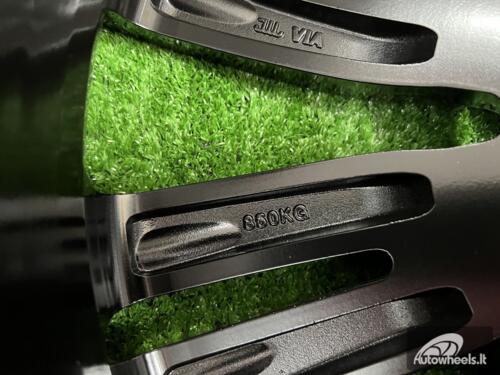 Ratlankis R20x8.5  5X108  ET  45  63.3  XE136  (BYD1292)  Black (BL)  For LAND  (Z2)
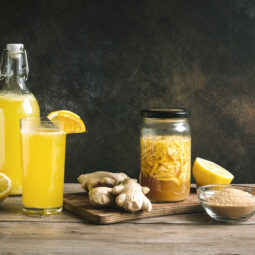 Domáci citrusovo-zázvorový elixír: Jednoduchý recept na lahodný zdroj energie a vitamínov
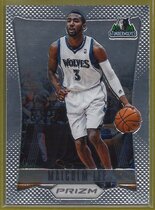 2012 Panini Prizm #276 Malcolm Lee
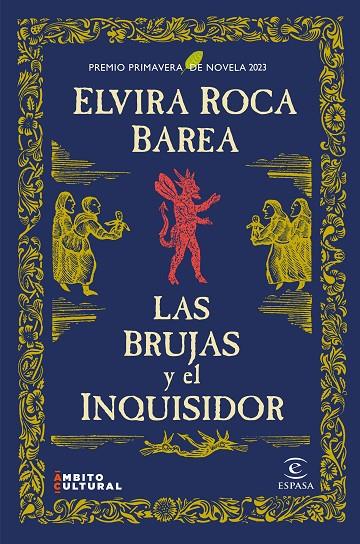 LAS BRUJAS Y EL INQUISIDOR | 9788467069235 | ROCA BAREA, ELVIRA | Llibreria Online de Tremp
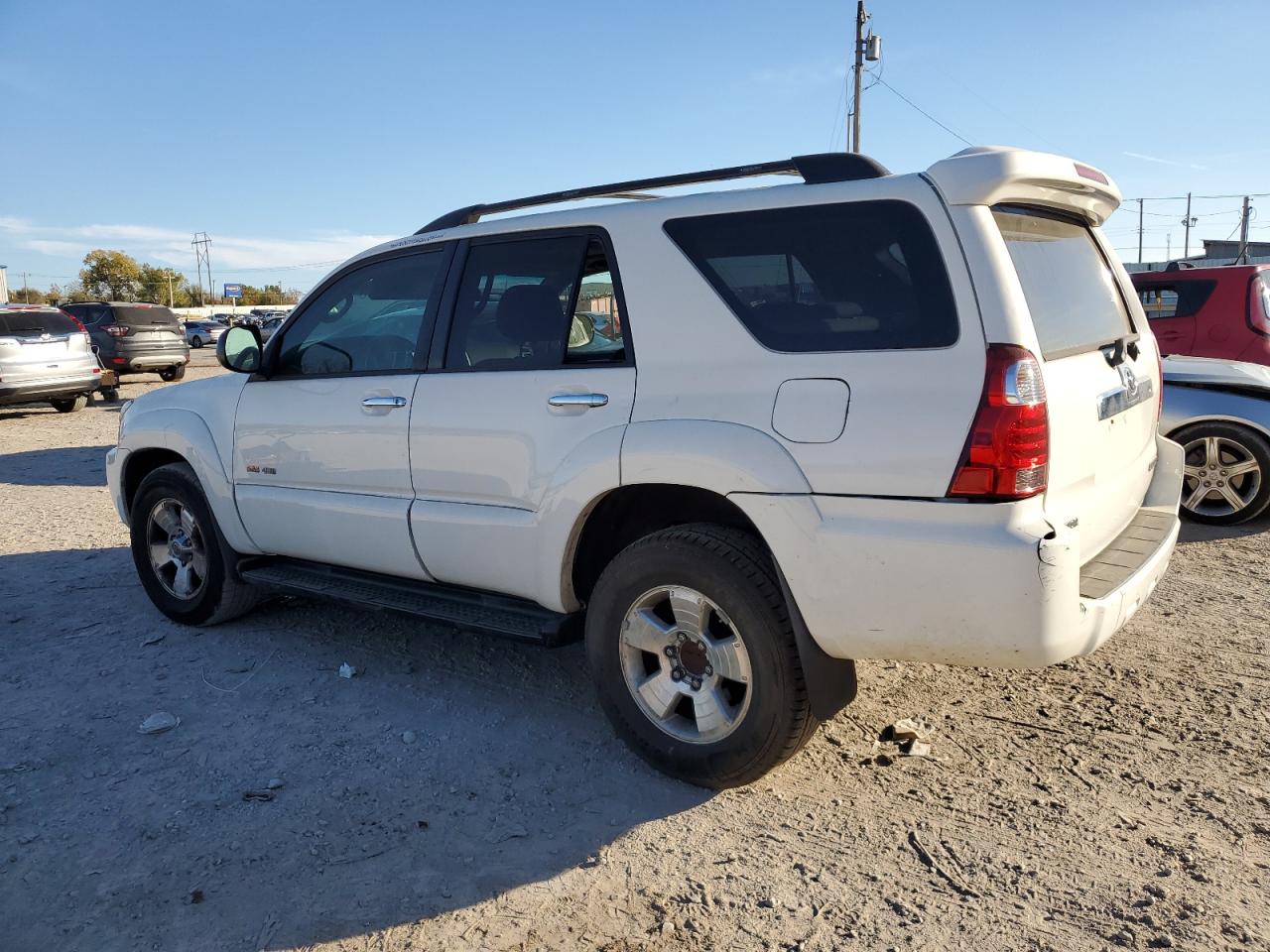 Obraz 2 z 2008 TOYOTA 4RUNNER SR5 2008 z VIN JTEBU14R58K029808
• • • • •
## WORK ITEM
With pictures left out, extract the lines from the one containing "2012 Panini Prizm #276 Malcolm Lee" to the end of the material above, both included, exactly as written.

## RESULT
 2012 Panini Prizm #276 Malcolm Lee
 LAS BRUJAS Y EL INQUISIDOR | 9788467069235 | ROCA BAREA, ELVIRA | Llibreria Online de Tremp
 Obraz 2 z 2008 TOYOTA 4RUNNER SR5 2008 z VIN JTEBU14R58K029808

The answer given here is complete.